Portal State Network - Proof generation & verification

bhartnett commented 10 months ago

The Portal State Network is a DHT based p2p network, one of the sub networks of the Portal Network, which will validate and store the Ethereum world state. This state includes externally owned accounts data and contract accounts. This state is normally stored in a merkle patricia trie data structure where each account/wallet address is a key and the account data is the value. The account data for an externally owned account contains a nonce and balance while the account data for a contract account additionally contains the smart contract evm bytecode and the storage root which is the root of another merkle patricia trie which stores all the smart contract data for that account.

Bridge nodes will inject this state data into the Portal Network and each node participating in the state network DHT will need to validate that the data is valid and authentic before storing it locally. In order to do this, the bridge nodes will need to generate Merkle proofs (sometimes called a witness) which can be used to show that one or more pieces of account state are members of the current canonical Ethereum blockchain. These proofs are validated against a trusted state root value which comes from headers in the beacon chain. Account state data when serialized is normally stored in RLP format but the Merkle proofs will be serialized in SSZ format.

Merkle proofs can be used to prove membership for a single leaf or for multiple leaves in which case we call it a multi-proof. Data is organised in blocks of transactions so it will likely be feed into the portal network in batches so we will want to use multi-proofs to allow updating the state for a block of transactions at once. Transactions represent a state transition from one world state to the next and so in order to allow the state in the portal network to change over time we need to provide the transaction diff or new state for each block. Once we have built a multi-proof, in order to verify it we can then reverse build a partial merkle trie and then check that after applying the hashes up the trie that the result is equal to the trusted state root.

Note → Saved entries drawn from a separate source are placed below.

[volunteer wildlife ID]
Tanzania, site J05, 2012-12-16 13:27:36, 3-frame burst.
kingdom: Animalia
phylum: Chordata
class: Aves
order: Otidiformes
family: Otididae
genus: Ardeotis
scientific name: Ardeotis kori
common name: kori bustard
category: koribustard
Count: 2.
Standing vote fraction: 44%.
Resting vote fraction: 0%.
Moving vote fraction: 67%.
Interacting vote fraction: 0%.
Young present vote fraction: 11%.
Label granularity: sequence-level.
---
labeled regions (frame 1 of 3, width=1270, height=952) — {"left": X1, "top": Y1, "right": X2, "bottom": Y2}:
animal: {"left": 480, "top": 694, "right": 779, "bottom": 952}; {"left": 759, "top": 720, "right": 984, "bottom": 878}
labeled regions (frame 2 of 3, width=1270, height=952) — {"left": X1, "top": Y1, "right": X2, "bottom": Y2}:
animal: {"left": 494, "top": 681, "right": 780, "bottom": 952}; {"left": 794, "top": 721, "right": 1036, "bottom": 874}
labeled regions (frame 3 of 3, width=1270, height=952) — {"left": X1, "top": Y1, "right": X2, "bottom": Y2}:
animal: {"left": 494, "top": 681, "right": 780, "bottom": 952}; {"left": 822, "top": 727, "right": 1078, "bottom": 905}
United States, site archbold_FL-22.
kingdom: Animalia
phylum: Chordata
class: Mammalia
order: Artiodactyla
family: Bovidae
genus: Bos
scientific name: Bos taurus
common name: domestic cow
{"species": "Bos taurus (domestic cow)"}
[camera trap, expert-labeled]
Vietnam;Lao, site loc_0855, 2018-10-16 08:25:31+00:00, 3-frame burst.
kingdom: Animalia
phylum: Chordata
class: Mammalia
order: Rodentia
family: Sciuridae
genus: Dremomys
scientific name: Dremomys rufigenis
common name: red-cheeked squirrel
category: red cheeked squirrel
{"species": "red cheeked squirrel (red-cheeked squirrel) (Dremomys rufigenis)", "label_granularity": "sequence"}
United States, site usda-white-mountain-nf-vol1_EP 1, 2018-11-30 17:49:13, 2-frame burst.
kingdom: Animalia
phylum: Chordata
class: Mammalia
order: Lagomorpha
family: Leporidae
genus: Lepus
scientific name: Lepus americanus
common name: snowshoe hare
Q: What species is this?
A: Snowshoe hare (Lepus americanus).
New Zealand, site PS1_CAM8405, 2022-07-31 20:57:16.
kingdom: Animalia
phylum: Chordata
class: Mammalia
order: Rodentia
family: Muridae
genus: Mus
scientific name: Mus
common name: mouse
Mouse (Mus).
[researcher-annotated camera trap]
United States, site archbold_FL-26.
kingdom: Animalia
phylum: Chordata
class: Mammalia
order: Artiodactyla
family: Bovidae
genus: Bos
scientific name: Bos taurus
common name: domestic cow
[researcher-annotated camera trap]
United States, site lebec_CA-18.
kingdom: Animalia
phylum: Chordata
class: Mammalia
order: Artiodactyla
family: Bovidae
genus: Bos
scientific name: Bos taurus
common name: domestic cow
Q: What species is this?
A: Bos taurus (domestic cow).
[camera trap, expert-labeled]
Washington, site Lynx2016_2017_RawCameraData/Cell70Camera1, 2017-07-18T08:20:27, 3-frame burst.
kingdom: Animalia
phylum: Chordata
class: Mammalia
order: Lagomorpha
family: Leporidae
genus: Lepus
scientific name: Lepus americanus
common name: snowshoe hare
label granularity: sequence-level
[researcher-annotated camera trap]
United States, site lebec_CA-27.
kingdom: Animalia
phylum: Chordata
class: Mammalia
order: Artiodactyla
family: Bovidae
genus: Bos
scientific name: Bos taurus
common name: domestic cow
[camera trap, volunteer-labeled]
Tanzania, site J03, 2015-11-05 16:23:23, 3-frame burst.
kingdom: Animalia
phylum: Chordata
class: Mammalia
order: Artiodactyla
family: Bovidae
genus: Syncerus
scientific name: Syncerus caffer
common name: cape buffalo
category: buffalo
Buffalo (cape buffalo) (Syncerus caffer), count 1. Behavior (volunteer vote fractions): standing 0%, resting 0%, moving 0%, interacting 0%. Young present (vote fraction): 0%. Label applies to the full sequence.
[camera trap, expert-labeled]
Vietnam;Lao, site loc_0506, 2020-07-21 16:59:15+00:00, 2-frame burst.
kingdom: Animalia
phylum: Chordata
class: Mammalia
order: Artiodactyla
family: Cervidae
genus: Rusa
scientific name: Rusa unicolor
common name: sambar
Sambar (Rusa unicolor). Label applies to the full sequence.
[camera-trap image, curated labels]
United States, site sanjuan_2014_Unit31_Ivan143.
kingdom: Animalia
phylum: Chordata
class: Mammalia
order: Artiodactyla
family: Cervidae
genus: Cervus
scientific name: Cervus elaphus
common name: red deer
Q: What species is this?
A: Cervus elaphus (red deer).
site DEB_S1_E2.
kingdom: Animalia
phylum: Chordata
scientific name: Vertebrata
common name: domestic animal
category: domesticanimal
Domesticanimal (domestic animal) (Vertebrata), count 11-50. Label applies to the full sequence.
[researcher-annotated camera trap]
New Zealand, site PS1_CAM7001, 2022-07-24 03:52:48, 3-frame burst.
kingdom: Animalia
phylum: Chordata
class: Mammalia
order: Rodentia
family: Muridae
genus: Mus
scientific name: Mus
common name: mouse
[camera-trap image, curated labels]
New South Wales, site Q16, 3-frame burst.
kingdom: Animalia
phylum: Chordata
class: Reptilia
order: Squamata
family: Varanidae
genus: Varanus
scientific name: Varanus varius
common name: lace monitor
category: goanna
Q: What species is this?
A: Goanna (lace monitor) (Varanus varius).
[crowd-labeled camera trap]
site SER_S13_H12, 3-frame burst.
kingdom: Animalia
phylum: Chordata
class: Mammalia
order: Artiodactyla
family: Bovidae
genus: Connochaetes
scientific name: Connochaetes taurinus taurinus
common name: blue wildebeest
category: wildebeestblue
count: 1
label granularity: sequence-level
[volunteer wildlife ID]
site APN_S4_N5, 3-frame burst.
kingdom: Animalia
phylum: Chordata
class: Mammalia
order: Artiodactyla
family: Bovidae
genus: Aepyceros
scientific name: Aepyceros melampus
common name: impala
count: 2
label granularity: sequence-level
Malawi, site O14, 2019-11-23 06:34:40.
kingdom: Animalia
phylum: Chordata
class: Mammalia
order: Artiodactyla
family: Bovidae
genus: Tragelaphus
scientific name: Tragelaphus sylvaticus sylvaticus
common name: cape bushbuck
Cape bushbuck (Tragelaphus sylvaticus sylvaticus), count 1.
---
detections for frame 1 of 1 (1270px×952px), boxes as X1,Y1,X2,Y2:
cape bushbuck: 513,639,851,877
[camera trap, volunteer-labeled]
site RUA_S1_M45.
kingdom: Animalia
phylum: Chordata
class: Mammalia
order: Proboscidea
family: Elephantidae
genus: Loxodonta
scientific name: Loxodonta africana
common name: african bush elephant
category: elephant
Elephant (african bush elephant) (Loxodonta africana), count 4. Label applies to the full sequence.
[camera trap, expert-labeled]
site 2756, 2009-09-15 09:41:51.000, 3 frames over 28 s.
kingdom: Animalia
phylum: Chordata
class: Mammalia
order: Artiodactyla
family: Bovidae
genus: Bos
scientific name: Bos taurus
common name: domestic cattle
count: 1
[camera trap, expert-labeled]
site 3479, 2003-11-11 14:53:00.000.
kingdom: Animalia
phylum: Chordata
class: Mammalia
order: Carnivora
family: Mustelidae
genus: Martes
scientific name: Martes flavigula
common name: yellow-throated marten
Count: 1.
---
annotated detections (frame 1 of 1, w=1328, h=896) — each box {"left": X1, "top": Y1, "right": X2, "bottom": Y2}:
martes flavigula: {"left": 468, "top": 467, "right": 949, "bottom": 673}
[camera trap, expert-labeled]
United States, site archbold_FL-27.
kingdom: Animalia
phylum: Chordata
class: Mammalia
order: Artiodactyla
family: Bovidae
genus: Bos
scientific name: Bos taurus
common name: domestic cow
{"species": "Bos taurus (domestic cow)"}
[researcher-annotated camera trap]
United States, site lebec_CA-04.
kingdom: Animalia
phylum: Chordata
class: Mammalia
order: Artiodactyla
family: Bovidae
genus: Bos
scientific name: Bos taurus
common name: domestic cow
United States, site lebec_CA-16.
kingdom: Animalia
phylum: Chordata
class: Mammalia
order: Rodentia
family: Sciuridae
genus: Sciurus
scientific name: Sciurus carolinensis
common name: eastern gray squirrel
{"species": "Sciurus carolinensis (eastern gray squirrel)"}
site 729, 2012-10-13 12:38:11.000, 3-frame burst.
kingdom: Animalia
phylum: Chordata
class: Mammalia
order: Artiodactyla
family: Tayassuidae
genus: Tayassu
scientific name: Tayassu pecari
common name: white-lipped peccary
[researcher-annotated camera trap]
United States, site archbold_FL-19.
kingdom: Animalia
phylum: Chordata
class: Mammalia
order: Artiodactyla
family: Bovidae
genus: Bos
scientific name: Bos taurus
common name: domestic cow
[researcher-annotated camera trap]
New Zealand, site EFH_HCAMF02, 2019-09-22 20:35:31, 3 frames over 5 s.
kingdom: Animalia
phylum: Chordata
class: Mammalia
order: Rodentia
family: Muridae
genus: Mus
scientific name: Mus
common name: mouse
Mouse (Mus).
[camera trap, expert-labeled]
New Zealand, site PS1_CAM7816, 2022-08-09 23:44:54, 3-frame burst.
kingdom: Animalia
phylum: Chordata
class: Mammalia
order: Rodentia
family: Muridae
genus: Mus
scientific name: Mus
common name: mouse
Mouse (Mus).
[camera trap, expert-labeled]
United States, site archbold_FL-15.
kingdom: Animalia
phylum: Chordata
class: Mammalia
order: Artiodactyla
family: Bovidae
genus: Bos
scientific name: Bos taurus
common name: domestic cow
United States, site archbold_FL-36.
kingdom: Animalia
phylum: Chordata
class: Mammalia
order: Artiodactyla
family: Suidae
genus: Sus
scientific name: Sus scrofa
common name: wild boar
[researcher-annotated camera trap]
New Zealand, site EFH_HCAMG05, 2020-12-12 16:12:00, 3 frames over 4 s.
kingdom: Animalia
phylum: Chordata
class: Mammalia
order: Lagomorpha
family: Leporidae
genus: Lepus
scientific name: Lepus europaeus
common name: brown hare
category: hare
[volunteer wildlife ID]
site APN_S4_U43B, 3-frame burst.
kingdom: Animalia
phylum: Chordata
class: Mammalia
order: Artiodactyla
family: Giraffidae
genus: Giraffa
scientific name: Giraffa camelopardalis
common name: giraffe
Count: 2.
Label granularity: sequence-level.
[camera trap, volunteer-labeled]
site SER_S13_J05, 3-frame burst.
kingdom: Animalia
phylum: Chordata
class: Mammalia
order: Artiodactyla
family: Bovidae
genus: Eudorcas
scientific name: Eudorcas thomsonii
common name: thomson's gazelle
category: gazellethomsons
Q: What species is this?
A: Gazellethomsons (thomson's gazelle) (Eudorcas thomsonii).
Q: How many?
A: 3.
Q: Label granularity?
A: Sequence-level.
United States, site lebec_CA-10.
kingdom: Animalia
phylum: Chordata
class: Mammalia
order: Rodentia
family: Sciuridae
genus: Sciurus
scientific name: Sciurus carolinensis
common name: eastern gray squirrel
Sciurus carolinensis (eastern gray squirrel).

The goal of this task is to implement generation and verification of these proofs which will be used by both bridge nodes and portal network nodes. In the future this code may get re-used as a part of stateless Ethereum which is on the Ethereum roadmap.

To-Do:

[x] Generation of account trie proofs from a state.
[x] Verification of account trie proofs from a state.
[x] Generation of storage trie proofs from a state.
[x] Verification of storage trie proofs from a state.
[x] Test generation + serdes + verification loop.

Basically the full flow of a tests would be:

Start with a full merkle trie
Grab all (or some) leaves and generate their proofs
Encode them in some defined serialization object
Decode the bytes
Verify the proof against the root hash of the merkle tree in step 1
The more complex version, is then to have a state -> create a block -> execute the block -> take only the leaves that were changed, and do the same as above.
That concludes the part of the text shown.